Sabe-se que 5% dos resultados das mudanças vêm das máquinas; 15%, dos programas e 80%, dos colaboradores. Mas como melhorar a gestão de pessoas nesse processo?

Alessandra Assad

Você conhece a história da rã que foi colocada em um recipiente com água fria? A temperatura da água vai subindo aos poucos e ilustra exatamente o que acontece em uma infinidade de empresas. A rã só percebe que a água está muito quente quando já não tem mais condições de se salvar e, assim, acaba morrendo no momento da fervura da água. Qualquer semelhança com o ambiente corporativo é mera coincidência? Infelizmente, não.

No mundo dos negócios, a maior parte das pessoas ignora as condições que apontam a necessidade de mudar e, quando percebem, já não há mais tempo para reagir. Apesar de muitas já saberem lidar com a mudança, o que mais preocupa, na verdade, é saber se estamos treinando as pessoas adequadamente para lidar com a velocidade das modificações.

Agilidade, flexibilidade e velocidade são essenciais, principalmente porque sabemos que as alterações não acontecem em 24 horas - é um programa intensivo de ação, necessária em altas doses para que seja bem feito. O reconhecimento de que é necessário mudar surge, freqüentemente, no nível da alta administração, mas o sinal de alerta pode vir dos clientes ou das áreas que começam a se sentir travadas por um processo deteriorado ou por problemas de produtividade.

Qualquer que seja o ponto de partida desse processo é essencial que seja disseminado até abranger toda a empresa.
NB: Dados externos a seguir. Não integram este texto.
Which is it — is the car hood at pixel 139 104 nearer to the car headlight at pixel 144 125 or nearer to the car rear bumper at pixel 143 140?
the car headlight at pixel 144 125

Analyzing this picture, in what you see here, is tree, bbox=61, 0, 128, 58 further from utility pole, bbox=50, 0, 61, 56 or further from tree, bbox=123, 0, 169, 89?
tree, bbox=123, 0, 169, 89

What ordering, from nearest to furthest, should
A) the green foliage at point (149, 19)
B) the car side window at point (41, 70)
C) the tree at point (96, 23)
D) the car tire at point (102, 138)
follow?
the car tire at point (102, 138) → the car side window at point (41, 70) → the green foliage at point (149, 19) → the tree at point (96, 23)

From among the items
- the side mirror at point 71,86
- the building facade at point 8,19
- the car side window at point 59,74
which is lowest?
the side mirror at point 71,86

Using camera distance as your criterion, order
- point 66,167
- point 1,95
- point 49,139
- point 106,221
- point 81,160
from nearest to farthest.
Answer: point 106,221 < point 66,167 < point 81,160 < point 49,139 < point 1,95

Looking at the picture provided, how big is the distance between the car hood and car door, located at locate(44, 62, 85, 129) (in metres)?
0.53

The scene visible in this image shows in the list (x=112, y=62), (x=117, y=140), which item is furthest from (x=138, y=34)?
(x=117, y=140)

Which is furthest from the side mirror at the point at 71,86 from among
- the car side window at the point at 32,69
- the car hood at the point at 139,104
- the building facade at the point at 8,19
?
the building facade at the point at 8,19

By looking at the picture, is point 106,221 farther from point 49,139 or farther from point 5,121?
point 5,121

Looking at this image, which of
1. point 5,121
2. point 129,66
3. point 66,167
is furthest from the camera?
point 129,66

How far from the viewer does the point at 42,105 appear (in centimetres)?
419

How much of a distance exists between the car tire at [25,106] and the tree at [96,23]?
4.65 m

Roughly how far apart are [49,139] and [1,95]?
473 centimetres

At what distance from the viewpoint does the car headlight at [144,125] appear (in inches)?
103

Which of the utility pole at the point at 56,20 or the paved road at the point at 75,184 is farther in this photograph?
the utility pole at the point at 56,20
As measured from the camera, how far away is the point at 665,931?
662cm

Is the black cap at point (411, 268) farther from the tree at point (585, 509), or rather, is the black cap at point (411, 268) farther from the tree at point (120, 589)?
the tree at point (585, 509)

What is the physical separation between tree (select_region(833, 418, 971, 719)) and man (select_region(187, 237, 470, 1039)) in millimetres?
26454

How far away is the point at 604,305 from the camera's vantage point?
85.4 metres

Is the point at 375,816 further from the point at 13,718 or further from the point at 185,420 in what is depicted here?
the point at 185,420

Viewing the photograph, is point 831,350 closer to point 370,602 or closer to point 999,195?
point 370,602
Dessa forma, os empresários têm de levar em conta e priorizar a questão das pessoas à frente dos processos.

Não adianta impor novos processos para colaboradores sem, antes, envolvê-los com a importância e o comprometimento necessários para que as modificações aconteçam de forma positiva. E, por incrível que pareça, é fato que os funcionários operacionais são bem menos resistentes às mudanças que os seus líderes. Treiná-los para encarar esse processo com naturalidade é extremamente importante.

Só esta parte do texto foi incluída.